■ **PROBLEM TO SOLVE**: Copy out the records word for word, from the line containing "Viewing the image, is" through the line containing "26.3 meters", with both of those lines included.

[Begin RECORDS TO USE]

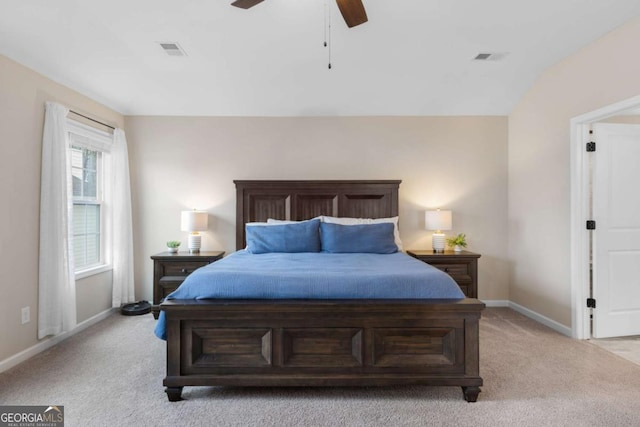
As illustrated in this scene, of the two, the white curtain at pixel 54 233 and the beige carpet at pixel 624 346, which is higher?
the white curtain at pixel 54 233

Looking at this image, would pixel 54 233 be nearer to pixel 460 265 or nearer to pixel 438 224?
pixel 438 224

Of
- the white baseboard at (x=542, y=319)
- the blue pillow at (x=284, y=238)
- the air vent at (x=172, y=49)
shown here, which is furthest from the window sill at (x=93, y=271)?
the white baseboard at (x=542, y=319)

[End RECORDS TO USE]
[Begin RECORDS TO USE]

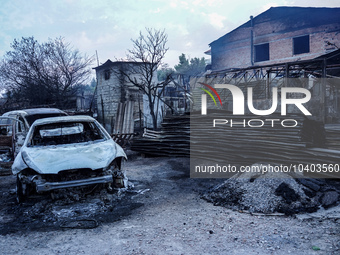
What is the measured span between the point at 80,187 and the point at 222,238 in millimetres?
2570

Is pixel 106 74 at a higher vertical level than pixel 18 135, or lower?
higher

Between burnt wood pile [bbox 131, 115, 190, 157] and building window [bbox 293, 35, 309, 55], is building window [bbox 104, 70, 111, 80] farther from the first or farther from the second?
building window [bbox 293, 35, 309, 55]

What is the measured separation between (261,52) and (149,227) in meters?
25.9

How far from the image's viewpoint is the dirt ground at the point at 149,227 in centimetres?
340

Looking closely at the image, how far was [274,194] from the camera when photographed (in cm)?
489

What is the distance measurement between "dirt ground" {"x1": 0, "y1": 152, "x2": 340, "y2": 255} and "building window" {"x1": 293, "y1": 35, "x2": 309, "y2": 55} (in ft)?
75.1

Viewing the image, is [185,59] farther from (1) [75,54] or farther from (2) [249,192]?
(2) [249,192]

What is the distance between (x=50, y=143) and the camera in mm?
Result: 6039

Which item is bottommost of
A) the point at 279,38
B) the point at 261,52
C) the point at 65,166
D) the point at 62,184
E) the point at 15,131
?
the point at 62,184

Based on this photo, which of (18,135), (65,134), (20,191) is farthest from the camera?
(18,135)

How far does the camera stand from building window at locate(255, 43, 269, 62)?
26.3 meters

[End RECORDS TO USE]

■ **THE SOLUTION**:
Viewing the image, is [185,59] farther from (1) [75,54] or farther from (2) [249,192]?
(2) [249,192]

What is the distance between (x=50, y=143) and the camera in mm?
Result: 6039

Which item is bottommost of
A) the point at 279,38
B) the point at 261,52
C) the point at 65,166
D) the point at 62,184
E) the point at 15,131
?
the point at 62,184

Based on this photo, which of (18,135), (65,134), (20,191) is farthest from the camera?
(18,135)

How far does the camera stand from building window at locate(255, 43, 269, 62)?
26.3 meters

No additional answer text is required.